> **PROMPT**
Transcribe exactly the lines from the one holding "At what distance is [172,191] from [65,27]?" to the end of the data below, including both of those lines and no others.

***** ROWS

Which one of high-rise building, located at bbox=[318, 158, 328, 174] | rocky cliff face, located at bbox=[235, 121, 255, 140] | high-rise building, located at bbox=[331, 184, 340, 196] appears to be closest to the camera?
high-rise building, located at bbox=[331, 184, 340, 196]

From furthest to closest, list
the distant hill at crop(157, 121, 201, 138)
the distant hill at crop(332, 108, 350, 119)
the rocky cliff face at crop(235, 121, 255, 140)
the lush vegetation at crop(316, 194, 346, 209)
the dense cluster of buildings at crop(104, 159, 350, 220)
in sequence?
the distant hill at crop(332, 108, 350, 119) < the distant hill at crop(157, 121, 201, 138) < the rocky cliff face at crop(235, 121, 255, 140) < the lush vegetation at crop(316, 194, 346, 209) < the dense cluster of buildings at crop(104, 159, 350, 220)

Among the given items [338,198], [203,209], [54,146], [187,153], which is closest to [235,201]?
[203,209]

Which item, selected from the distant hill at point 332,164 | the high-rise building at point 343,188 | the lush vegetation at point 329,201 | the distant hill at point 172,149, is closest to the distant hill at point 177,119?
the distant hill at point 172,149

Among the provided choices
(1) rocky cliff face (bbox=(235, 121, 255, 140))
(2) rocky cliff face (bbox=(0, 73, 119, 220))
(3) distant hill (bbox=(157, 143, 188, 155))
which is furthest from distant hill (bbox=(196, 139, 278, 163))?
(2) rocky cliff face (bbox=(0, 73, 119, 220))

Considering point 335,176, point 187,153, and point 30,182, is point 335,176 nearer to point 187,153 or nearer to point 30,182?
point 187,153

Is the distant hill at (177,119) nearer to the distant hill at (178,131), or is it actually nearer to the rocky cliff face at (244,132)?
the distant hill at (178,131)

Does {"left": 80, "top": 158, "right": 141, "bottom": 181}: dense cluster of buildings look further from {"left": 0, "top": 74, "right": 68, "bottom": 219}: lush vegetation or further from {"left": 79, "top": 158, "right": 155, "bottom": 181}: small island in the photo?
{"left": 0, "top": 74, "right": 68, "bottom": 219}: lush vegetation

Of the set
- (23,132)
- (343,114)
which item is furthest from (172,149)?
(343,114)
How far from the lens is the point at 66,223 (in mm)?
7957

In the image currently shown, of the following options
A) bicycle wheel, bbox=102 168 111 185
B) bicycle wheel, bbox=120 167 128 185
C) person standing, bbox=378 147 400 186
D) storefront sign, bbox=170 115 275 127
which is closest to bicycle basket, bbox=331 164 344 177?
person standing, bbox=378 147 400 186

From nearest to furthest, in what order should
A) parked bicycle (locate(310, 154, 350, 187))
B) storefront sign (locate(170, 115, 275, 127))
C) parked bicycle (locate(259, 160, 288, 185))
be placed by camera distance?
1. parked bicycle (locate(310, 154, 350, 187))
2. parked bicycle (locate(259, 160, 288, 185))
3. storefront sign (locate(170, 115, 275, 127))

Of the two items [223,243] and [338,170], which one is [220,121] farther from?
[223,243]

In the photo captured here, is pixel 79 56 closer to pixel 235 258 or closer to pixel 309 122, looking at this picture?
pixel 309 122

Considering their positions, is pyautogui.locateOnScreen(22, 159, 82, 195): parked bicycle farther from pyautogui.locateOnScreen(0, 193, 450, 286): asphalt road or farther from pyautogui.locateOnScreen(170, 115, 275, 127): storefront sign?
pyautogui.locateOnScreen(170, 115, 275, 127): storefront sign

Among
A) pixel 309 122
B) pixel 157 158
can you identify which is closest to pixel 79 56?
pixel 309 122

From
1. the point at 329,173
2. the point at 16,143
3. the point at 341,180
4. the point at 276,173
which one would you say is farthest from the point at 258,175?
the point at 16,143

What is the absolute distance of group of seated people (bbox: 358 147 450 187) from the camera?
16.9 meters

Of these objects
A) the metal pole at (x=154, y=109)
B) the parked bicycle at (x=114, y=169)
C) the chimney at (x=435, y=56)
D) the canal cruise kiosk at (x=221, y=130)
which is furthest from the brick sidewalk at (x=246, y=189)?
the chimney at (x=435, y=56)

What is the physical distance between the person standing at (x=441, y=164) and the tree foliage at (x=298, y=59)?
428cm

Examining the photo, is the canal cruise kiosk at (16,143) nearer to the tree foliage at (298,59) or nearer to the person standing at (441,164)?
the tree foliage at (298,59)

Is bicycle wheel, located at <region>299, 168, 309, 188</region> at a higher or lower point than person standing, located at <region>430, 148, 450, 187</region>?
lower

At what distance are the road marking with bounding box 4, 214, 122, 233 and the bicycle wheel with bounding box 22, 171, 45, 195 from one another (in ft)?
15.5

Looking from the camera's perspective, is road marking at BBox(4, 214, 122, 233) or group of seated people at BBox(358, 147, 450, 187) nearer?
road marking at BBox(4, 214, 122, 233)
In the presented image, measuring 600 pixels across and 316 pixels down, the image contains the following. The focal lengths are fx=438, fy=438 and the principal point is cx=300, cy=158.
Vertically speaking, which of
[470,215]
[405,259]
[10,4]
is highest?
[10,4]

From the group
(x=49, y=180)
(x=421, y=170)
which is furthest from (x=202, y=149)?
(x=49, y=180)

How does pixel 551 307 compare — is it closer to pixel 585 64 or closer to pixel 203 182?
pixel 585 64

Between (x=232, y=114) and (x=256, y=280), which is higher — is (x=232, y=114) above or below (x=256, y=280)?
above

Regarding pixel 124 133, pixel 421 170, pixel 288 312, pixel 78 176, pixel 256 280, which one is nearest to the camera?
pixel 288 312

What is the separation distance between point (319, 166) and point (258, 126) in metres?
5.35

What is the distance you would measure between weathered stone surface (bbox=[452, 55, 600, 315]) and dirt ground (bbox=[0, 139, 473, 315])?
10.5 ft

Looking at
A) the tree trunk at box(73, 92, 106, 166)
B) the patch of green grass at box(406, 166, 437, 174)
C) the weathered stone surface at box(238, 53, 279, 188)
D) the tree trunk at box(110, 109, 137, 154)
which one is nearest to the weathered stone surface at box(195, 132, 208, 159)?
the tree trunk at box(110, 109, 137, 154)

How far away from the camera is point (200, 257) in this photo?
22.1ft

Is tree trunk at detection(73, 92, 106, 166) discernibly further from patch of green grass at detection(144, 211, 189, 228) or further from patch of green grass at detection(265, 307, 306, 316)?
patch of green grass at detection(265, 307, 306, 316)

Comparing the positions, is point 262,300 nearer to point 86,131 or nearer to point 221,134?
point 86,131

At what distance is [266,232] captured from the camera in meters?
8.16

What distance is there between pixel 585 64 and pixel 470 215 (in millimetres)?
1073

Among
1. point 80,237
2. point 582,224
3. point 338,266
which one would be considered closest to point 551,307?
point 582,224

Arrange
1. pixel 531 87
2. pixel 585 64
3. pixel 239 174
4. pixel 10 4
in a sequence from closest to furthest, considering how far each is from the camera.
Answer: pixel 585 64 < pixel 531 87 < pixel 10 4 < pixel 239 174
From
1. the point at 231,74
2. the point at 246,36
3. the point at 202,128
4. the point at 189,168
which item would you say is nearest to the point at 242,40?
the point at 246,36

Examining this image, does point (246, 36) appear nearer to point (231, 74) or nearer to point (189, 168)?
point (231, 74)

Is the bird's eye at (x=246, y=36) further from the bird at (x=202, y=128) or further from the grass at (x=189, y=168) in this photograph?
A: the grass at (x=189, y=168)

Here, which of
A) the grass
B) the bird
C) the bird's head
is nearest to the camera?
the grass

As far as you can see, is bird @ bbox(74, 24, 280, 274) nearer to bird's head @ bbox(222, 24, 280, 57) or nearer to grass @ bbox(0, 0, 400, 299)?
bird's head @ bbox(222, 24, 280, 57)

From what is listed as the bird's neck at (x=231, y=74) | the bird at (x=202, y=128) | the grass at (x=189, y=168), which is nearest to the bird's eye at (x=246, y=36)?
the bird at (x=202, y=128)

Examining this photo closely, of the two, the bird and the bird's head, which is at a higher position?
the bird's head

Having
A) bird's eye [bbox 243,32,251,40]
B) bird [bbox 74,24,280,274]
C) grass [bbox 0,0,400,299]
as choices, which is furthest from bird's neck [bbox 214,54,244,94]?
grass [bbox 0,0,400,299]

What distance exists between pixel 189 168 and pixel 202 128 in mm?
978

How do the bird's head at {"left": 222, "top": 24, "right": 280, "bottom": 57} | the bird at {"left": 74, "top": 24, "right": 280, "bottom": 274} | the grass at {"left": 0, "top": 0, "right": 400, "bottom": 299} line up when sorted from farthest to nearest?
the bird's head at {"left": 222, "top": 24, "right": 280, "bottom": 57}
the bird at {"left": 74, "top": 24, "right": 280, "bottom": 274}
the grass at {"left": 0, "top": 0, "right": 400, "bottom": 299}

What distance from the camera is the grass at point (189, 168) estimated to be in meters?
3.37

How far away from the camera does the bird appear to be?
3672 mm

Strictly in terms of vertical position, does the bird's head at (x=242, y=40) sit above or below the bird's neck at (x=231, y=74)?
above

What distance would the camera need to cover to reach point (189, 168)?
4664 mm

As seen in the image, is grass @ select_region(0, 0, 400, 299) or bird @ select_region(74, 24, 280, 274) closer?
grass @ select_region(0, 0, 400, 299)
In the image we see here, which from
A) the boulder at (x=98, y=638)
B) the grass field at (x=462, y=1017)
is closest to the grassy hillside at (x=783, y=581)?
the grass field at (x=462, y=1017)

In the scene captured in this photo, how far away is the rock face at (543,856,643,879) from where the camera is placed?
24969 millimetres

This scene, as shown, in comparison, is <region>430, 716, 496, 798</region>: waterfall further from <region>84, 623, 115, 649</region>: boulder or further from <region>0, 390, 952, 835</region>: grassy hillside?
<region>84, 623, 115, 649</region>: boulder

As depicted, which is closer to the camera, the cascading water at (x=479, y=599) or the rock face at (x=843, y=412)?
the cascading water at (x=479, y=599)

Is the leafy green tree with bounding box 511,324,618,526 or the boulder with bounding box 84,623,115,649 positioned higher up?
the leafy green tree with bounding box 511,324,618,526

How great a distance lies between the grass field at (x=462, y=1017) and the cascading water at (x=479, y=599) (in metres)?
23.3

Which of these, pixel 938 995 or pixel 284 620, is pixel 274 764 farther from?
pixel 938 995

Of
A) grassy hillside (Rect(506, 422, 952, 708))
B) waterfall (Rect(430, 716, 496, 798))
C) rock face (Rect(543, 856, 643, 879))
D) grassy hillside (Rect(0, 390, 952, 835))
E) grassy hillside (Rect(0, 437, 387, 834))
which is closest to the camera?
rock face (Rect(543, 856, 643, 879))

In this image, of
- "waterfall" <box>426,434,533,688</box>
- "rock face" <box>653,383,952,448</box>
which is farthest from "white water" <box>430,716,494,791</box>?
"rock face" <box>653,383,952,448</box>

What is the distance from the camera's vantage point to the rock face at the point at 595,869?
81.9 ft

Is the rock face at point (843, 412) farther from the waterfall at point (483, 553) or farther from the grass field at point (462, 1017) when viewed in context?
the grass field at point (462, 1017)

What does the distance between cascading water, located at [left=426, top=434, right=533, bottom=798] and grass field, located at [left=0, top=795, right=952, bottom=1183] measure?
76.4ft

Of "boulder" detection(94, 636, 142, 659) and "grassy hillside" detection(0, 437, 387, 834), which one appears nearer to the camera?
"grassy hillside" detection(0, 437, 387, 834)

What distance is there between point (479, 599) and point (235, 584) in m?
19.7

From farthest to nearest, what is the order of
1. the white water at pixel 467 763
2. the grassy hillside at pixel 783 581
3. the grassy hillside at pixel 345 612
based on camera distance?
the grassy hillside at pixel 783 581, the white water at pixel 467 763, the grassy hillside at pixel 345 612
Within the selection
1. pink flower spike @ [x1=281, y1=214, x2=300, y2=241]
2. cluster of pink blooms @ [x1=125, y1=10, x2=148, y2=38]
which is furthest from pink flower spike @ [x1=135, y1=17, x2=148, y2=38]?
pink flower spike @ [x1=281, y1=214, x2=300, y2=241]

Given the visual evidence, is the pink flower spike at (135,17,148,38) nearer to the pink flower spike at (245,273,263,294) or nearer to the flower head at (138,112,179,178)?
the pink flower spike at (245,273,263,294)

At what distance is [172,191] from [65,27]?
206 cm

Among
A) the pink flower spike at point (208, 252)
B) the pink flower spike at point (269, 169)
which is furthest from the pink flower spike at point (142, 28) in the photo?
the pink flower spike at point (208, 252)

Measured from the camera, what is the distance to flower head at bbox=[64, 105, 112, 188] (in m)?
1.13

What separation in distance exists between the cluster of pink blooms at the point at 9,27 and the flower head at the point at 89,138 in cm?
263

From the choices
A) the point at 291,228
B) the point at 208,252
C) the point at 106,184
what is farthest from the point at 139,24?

**********

> **RESULT OF THE TASK**
At what distance is [172,191] from [65,27]?
206 cm

Among
A) the pink flower spike at point (208, 252)
B) the pink flower spike at point (269, 169)
which is furthest from the pink flower spike at point (142, 28) in the photo?
the pink flower spike at point (208, 252)

Measured from the camera, what is the distance to flower head at bbox=[64, 105, 112, 188] (in m)?
1.13

What separation in distance exists between the cluster of pink blooms at the point at 9,27 and the flower head at the point at 89,138 in cm?
263

From the choices
A) the point at 291,228
B) the point at 208,252
C) the point at 106,184
what is farthest from the point at 139,24?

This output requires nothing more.